*** Data
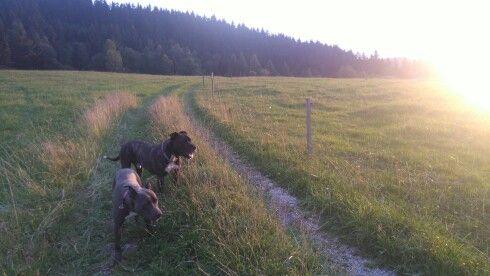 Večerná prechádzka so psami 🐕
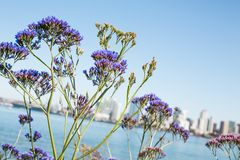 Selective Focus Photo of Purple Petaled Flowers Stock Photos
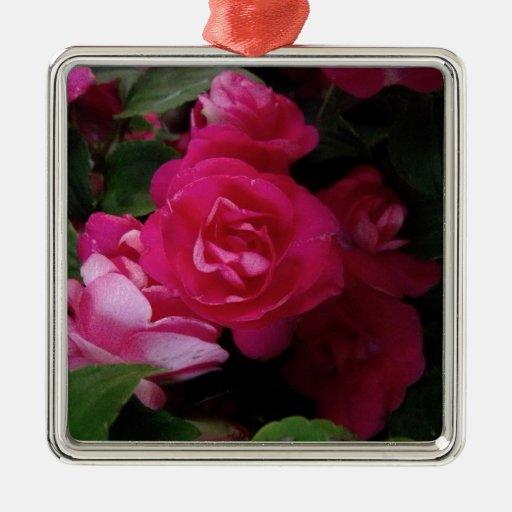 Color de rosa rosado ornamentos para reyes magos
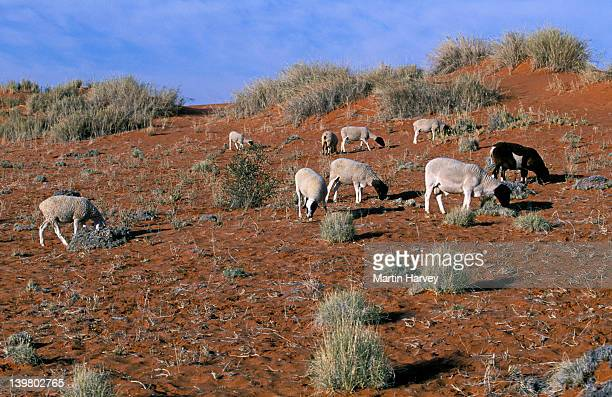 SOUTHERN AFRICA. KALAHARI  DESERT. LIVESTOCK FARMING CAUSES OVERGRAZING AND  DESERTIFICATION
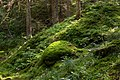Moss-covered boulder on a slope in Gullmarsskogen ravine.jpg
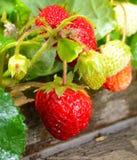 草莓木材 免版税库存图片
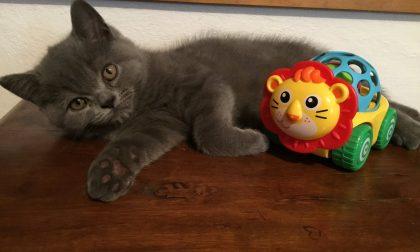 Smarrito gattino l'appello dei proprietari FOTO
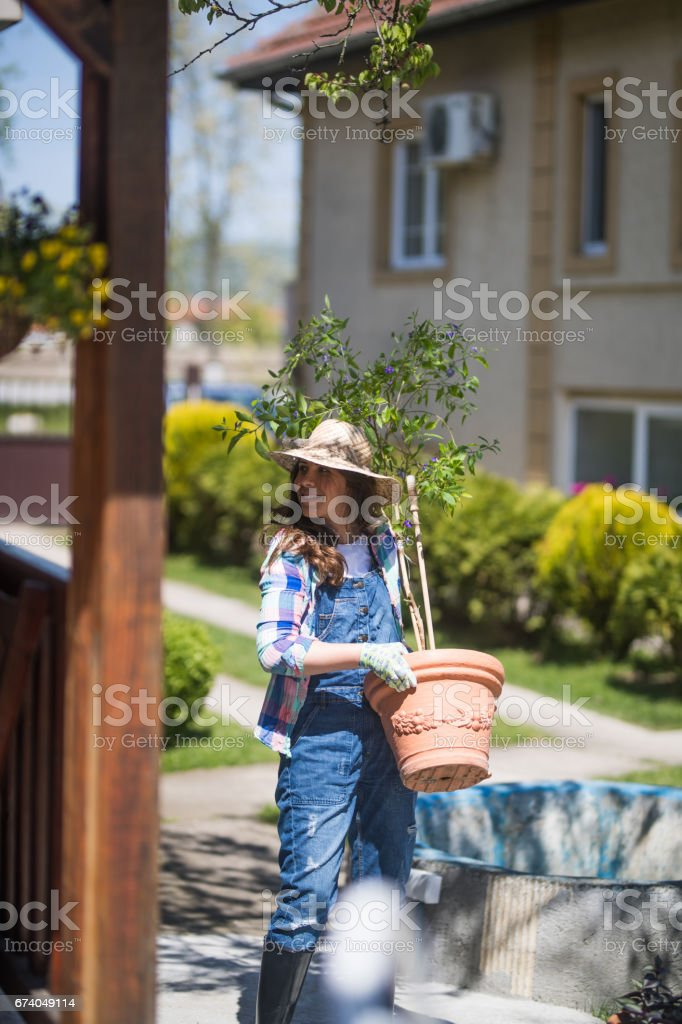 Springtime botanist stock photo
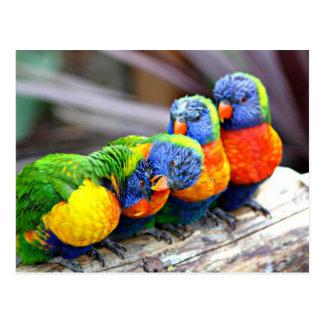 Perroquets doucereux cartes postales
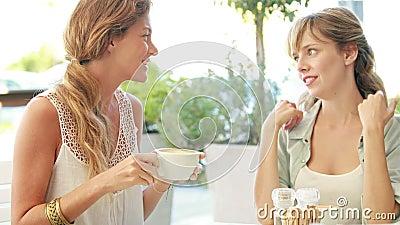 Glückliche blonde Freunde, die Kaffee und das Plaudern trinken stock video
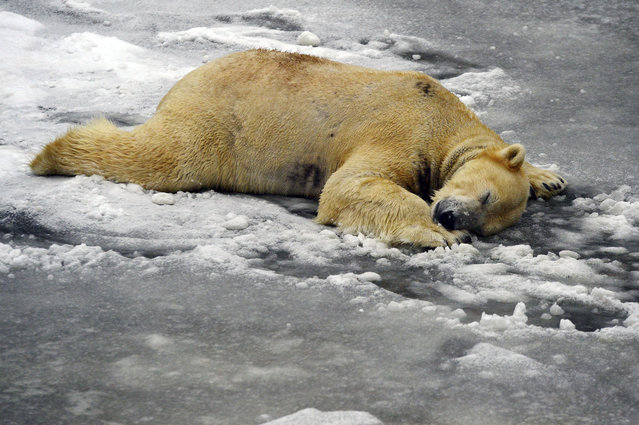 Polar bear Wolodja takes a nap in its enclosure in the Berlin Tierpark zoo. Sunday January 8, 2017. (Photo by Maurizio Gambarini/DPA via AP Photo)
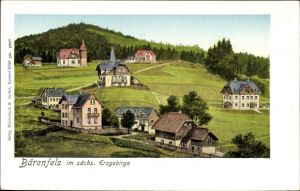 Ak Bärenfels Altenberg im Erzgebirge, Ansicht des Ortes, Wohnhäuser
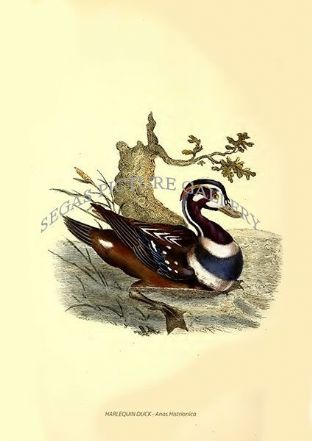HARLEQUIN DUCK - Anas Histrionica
******
Repeat nothing but the lines from the one containing "草莓木材 免版税库存图片" through the end of the entries, exactly, and skip the pictures.

 草莓木材 免版税库存图片
 Smarrito gattino l'appello dei proprietari FOTO
 Springtime botanist stock photo
 Perroquets doucereux cartes postales
 Glückliche blonde Freunde, die Kaffee und das Plaudern trinken stock video
 Polar bear Wolodja takes a nap in its enclosure in the Berlin Tierpark zoo. Sunday January 8, 2017. (Photo by Maurizio Gambarini/DPA via AP Photo)
 Ak Bärenfels Altenberg im Erzgebirge, Ansicht des Ortes, Wohnhäuser
HARLEQUIN DUCK - Anas Histrionica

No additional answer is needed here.